What the task requires:
Locate the line that contains "When comparing point". Reproduce it and all following lines up to the end of the material, exactly and with nothing added.
:: Data listing
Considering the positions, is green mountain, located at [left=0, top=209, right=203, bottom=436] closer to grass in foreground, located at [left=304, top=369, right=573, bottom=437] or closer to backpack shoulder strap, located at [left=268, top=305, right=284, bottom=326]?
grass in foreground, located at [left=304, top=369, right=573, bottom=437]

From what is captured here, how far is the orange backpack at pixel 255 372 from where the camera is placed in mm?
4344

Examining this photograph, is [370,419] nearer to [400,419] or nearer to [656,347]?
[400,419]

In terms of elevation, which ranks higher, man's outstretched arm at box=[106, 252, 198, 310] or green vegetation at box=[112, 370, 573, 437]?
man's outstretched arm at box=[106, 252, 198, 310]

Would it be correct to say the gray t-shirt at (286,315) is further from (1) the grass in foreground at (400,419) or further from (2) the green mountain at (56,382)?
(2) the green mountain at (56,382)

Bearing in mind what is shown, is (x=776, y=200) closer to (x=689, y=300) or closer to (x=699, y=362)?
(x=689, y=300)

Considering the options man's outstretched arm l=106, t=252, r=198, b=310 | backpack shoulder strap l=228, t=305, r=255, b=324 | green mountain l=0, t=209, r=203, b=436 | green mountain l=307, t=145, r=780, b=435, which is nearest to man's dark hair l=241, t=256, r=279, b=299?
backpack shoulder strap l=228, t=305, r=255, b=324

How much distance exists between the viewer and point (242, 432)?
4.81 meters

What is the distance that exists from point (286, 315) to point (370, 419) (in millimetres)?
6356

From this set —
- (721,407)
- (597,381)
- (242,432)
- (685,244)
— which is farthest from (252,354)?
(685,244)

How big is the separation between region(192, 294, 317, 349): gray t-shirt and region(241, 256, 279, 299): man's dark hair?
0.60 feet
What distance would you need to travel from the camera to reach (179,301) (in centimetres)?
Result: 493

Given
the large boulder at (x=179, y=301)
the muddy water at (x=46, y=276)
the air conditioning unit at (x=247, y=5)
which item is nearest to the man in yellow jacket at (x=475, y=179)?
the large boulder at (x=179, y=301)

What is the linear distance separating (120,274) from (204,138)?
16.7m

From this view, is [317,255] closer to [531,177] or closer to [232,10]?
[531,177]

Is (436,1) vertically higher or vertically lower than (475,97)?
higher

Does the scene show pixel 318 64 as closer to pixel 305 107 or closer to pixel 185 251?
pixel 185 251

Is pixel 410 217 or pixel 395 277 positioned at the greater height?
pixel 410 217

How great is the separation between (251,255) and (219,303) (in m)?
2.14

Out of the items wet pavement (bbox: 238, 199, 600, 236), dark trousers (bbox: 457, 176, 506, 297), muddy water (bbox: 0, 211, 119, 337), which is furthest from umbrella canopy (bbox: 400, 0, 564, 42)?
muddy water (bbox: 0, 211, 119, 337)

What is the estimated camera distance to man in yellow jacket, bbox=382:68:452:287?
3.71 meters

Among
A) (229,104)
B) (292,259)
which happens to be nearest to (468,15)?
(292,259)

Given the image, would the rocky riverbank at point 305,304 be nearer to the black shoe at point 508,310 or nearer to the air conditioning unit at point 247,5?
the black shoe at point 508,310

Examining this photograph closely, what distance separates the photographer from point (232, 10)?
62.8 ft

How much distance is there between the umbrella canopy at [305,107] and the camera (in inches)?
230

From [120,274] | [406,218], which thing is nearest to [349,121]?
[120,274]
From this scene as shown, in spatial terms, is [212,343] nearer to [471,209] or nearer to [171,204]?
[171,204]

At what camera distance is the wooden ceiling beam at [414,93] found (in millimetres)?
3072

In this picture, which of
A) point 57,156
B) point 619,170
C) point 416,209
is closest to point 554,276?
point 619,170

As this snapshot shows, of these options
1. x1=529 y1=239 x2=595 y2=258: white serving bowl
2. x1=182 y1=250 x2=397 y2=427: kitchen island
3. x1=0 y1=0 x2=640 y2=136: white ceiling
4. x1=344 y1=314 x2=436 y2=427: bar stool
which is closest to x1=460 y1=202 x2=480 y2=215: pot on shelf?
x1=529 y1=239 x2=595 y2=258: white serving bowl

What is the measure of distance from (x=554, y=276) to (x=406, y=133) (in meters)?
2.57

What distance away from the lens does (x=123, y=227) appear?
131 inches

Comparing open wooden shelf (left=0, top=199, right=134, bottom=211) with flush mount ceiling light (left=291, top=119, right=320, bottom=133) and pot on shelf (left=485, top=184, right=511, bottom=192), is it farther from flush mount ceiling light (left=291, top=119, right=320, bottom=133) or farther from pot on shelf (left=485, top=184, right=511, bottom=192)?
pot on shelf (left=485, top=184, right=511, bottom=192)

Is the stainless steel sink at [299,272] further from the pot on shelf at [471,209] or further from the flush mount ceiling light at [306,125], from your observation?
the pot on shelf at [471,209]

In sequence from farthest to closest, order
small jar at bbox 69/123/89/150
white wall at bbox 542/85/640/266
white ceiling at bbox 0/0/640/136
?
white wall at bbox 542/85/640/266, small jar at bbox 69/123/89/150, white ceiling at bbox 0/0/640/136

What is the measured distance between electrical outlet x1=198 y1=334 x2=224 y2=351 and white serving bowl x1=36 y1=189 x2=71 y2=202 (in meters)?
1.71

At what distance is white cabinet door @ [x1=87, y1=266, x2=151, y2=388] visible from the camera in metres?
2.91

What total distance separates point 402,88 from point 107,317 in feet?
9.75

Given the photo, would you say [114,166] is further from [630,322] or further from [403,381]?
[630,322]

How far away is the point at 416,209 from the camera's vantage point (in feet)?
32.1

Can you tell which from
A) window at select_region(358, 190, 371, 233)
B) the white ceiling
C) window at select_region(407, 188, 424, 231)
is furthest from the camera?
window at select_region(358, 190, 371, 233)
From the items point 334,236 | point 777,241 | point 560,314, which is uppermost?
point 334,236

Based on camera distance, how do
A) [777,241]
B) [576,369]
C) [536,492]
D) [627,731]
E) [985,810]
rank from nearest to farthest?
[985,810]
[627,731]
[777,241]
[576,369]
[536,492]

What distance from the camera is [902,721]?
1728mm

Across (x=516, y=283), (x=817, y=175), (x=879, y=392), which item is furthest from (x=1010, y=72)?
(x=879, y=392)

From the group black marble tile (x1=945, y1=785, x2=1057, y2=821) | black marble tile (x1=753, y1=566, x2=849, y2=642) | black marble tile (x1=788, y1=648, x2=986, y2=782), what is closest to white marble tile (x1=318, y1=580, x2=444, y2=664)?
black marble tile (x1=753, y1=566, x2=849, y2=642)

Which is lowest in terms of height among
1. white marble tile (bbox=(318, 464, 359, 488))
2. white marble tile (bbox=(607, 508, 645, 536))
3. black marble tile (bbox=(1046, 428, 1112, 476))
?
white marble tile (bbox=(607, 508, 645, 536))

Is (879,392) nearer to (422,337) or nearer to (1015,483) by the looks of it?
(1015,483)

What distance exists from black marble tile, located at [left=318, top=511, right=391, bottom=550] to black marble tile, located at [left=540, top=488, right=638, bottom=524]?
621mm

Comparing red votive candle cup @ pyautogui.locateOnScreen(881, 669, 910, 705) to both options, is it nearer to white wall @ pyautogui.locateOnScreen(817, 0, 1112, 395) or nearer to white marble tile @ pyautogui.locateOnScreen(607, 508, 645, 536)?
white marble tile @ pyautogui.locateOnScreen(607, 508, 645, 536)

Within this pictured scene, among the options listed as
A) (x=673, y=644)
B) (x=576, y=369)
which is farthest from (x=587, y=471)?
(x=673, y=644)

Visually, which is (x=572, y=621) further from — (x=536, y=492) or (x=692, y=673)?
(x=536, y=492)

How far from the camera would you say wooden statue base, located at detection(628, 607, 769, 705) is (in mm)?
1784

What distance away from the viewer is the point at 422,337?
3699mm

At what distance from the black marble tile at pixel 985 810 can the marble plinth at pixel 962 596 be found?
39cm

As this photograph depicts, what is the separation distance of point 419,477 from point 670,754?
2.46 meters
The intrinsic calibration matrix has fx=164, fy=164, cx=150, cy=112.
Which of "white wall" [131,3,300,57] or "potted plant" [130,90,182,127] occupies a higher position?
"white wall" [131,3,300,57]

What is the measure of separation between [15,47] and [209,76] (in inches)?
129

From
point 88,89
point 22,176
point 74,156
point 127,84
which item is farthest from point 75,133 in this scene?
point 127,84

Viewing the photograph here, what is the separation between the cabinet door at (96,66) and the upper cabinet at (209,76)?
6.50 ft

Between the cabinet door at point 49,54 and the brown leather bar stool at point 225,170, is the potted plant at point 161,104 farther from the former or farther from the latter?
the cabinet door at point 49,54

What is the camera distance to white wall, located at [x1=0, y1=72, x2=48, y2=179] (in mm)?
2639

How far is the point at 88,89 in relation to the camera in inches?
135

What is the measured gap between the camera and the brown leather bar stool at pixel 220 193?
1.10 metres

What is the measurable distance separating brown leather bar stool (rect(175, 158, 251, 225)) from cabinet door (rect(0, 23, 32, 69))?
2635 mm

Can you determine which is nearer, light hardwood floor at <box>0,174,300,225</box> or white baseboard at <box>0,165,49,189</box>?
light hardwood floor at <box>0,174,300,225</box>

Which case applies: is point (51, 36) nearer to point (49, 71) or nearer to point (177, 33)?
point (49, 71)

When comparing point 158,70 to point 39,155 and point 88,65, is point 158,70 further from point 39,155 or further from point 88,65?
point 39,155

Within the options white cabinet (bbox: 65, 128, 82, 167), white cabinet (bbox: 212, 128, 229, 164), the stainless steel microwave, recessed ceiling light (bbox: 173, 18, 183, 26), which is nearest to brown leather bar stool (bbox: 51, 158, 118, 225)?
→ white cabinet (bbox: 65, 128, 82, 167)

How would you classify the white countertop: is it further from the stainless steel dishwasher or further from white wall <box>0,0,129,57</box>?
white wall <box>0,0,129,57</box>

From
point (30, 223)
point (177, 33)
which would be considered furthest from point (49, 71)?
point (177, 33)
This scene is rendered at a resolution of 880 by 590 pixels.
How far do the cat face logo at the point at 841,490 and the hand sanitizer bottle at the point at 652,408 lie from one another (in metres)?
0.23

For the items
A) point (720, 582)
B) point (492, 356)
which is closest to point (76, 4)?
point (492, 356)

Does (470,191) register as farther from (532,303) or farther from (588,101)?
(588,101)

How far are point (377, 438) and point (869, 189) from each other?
::::
Task answer:
When comparing point 158,70 to point 39,155 and point 88,65, is point 158,70 further from point 39,155 or further from point 88,65?
point 39,155

Within the options white cabinet (bbox: 65, 128, 82, 167), white cabinet (bbox: 212, 128, 229, 164), the stainless steel microwave, recessed ceiling light (bbox: 173, 18, 183, 26), which is nearest to brown leather bar stool (bbox: 51, 158, 118, 225)?
→ white cabinet (bbox: 65, 128, 82, 167)

How would you classify the white countertop: is it further from the stainless steel dishwasher or further from white wall <box>0,0,129,57</box>?
white wall <box>0,0,129,57</box>

From
point (30, 223)
point (177, 33)
which would be considered furthest from point (49, 71)?
point (177, 33)
This scene is rendered at a resolution of 880 by 590 pixels.
How far do the cat face logo at the point at 841,490 and the hand sanitizer bottle at the point at 652,408 lie from one another (in metres)?
0.23

For the items
A) point (720, 582)
B) point (492, 356)
which is closest to point (76, 4)?
point (492, 356)

Does (470,191) register as farther from (532,303) or farther from (588,101)?
(588,101)

How far are point (377, 438) and point (869, 189) from each other?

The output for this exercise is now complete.